Render the lines as a Markdown table with the columns Line No. and Text, starting with the line containing "The image is" and going on through the line containing "is furthest from". Leave out blank lines and any picture.

• **INPUT**:

+ + + +

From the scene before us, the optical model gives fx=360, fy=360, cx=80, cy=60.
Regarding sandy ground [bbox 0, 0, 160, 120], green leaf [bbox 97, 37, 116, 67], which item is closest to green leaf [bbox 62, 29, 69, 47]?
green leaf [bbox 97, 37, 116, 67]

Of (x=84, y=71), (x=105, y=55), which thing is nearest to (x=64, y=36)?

+ + + +

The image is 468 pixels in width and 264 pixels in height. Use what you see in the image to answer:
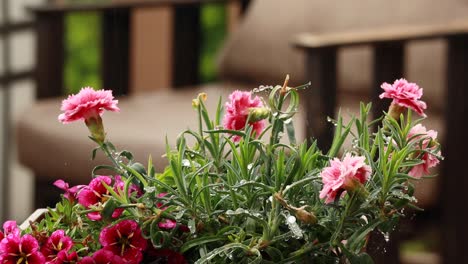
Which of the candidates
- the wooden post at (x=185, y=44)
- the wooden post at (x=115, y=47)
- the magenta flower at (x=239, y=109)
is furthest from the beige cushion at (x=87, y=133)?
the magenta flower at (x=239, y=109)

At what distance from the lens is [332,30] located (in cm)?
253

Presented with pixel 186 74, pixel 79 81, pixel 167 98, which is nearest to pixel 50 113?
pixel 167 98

+ + + +

• **PROBLEM SOLUTION**:
| Line No. | Text |
|---|---|
| 1 | The image is 468 pixels in width and 264 pixels in height. Use what you see in the image to answer: |
| 2 | Which of the candidates |
| 3 | - the wooden post at (x=185, y=44) |
| 4 | - the wooden post at (x=115, y=47) |
| 5 | - the magenta flower at (x=239, y=109) |
| 6 | is furthest from the beige cushion at (x=87, y=133)? |